Pierre Georges Cornil Jansen (28 February 1930 – 13 August 2015 at Saint-Pierre-Saint-Jean) was a French film scores composer. He was in particular the permanent collaborator of Claude Chabrol for whom he composed the music for many films.

== Life ==
Born in Roubaix, Jansen did his first musical studies at the Conservatoire de Roubaix (piano and harmony) under the direction of Alfred Desenclos. He furthered his studies at the Royal Conservatory of Brussels (piano and harmony prizes) and writing studies with André Souris (harmony, counterpoint, fugue and orchestration).

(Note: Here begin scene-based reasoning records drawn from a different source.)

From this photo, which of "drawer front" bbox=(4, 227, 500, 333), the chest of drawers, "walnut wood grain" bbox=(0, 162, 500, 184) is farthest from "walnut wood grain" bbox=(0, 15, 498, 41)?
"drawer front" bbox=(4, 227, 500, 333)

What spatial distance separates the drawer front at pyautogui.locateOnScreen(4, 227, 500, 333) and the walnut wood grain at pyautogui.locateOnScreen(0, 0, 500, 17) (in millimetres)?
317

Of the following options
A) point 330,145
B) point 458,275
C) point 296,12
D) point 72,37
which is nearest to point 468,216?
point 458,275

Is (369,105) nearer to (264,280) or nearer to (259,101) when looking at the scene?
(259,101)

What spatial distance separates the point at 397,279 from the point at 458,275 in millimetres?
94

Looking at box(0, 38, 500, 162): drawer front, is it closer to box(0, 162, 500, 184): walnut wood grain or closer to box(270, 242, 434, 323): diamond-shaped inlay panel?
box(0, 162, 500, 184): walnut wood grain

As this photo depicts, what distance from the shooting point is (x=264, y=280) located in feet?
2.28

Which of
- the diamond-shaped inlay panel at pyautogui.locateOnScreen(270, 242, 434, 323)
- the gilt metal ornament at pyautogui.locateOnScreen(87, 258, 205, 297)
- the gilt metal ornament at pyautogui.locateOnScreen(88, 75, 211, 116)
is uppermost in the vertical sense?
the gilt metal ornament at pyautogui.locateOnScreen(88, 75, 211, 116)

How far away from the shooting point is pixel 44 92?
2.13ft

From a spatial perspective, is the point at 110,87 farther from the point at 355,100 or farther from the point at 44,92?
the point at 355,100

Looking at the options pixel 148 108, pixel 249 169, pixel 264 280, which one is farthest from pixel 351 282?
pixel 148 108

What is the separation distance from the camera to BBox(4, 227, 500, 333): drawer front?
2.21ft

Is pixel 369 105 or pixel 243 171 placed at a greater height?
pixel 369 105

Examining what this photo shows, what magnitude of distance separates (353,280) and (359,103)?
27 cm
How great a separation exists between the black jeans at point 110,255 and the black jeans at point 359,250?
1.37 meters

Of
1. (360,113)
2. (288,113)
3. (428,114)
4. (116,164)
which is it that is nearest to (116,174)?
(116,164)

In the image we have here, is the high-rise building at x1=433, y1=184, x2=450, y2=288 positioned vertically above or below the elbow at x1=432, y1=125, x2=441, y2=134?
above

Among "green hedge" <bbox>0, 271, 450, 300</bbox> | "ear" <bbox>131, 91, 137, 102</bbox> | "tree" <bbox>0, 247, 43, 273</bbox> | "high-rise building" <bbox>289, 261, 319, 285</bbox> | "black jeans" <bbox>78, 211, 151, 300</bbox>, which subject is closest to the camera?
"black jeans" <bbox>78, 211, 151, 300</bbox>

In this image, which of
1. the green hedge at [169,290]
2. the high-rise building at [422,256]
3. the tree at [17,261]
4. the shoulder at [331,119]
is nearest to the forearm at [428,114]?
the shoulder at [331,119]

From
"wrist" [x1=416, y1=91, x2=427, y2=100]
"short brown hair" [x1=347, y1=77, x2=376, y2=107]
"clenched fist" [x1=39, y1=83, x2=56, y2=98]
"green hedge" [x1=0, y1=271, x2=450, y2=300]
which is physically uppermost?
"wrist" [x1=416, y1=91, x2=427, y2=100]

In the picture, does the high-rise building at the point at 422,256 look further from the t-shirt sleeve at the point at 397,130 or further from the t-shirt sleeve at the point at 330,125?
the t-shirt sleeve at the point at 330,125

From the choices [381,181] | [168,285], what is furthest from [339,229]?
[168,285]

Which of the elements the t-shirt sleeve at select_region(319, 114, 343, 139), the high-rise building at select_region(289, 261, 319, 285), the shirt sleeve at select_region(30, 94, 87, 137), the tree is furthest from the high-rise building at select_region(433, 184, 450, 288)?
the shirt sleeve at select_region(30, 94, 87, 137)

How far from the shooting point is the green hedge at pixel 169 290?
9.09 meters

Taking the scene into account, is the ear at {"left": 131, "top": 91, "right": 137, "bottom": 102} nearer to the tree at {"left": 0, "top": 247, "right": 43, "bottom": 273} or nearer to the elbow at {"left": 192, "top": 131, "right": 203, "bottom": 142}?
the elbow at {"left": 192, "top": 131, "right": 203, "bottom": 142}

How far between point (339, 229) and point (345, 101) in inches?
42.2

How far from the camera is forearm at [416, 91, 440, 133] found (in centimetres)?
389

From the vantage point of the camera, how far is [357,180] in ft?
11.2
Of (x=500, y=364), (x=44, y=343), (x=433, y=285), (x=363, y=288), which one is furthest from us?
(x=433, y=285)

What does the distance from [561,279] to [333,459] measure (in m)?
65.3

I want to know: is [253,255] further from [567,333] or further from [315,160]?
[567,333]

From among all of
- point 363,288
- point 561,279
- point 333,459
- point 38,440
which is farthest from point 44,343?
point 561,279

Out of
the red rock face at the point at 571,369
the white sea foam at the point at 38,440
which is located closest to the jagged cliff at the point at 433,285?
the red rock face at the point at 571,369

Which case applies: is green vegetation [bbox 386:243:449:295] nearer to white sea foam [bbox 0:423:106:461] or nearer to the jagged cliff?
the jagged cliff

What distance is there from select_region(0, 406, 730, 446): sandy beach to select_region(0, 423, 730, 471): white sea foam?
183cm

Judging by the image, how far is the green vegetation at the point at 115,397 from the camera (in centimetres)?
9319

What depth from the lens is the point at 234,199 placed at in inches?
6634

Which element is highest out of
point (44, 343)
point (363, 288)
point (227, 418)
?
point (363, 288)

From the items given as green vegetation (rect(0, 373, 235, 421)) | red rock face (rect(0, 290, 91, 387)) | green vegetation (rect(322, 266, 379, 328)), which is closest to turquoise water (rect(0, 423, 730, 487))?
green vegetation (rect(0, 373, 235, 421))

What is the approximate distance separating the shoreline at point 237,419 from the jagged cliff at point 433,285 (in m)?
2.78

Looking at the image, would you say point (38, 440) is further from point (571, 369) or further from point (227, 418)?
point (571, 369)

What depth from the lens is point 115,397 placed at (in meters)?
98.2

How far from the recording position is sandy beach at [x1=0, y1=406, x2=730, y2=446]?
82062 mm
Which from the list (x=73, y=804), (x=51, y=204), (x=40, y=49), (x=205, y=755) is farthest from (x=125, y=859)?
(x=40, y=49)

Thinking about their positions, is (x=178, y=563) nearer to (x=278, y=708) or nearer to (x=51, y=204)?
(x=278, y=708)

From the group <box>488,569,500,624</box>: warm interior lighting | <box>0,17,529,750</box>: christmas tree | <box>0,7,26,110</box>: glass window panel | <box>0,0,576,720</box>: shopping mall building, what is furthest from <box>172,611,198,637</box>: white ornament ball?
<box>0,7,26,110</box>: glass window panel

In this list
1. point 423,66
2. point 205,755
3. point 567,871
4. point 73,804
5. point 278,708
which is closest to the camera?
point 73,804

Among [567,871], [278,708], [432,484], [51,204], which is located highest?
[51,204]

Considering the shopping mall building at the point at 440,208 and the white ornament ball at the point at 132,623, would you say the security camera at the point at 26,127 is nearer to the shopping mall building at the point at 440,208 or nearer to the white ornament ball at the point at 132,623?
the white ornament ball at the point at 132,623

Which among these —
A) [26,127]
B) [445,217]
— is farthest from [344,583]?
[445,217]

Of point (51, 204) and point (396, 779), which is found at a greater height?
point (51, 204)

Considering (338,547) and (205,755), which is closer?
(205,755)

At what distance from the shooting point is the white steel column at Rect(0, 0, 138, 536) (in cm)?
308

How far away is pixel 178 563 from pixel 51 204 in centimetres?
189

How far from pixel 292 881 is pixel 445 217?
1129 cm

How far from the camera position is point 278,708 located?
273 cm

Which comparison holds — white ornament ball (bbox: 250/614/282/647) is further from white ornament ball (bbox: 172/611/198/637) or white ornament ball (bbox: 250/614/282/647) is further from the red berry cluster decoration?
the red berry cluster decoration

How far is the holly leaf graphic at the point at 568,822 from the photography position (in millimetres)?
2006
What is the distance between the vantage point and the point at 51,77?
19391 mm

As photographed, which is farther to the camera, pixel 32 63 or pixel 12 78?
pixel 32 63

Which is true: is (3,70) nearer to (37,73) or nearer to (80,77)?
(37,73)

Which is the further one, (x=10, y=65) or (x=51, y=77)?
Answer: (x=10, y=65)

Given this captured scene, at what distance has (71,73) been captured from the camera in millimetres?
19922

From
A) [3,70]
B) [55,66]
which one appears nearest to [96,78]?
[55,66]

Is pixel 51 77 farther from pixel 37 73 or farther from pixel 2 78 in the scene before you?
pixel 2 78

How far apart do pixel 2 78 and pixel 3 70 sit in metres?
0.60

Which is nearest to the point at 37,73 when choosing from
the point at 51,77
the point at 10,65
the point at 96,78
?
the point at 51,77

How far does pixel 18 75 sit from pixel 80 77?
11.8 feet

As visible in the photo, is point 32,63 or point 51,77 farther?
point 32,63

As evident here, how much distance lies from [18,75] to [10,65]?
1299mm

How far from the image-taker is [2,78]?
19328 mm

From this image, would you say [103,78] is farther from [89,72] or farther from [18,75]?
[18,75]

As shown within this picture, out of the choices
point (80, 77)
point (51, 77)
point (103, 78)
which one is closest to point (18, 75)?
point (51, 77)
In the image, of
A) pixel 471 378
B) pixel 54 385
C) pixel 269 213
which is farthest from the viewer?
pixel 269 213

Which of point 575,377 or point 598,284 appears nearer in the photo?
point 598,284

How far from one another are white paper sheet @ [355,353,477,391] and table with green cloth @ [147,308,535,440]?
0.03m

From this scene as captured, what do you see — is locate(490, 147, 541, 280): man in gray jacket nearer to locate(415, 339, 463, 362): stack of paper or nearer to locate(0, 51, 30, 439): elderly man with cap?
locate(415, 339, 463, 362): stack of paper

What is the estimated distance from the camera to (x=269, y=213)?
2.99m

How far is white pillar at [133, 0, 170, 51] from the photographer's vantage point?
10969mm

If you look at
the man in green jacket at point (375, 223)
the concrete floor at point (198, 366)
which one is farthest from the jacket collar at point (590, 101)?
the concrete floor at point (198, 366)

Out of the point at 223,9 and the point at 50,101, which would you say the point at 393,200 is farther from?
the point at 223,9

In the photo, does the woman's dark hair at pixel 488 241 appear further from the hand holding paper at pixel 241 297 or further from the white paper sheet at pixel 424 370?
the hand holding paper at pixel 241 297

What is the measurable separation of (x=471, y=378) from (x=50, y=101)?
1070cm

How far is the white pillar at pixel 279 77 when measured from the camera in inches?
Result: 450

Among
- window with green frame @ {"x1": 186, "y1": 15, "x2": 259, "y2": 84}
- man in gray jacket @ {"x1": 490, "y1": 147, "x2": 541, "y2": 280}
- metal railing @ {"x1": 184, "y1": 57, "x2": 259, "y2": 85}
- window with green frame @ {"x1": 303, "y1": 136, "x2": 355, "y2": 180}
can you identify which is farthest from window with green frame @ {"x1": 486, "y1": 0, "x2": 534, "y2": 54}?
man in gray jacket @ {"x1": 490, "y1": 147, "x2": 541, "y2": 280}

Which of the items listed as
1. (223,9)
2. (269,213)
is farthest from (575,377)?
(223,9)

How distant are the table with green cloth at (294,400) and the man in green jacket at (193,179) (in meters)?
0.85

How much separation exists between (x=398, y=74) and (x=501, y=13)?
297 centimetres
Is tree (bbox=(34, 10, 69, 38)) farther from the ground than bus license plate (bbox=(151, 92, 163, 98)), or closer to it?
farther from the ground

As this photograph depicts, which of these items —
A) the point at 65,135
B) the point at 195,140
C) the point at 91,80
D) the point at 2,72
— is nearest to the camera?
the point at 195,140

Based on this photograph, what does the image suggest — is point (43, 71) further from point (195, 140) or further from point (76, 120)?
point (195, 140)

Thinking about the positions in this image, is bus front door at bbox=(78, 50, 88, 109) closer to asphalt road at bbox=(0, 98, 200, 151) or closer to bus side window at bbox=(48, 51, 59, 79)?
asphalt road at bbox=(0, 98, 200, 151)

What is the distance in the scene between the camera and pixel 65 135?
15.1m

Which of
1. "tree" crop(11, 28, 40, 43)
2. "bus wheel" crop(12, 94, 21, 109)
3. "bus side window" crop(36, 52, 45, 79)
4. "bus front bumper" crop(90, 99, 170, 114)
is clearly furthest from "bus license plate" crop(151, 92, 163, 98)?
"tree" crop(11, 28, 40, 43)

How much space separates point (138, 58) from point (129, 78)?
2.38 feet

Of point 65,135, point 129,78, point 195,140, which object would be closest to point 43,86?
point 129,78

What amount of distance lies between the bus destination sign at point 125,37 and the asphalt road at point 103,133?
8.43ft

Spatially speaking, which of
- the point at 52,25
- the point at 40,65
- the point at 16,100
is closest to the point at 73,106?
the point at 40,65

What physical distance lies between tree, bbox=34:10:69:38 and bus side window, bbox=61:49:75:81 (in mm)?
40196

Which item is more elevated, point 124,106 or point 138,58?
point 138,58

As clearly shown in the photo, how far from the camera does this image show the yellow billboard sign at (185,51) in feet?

From 1952 onwards, he regularly attended classes with Olivier Messiaen and participated in the Ferienkurse für die neue Musik in Darmstadt. In 1958, a suite for piano and 18 instruments was premiered in Darmstadt, and later performed in Paris during a concert of the Domaine musical.

In 1960, he renounced the achievements of the avant-garde and devoted himself to film music. He collaborated with Claude Chabrol of whom he became the official composer. About Pierre Jansen, the director of the French New Wave said: "I met a brother in music." while the latter described his meeting with Chabrol as "decisive and unexpected.". He then worked with Claude Goretta, Francis Girod and Pierre Schoendoerffer. He also collaborated for television by composing music for Serge Moati and Josée Dayan.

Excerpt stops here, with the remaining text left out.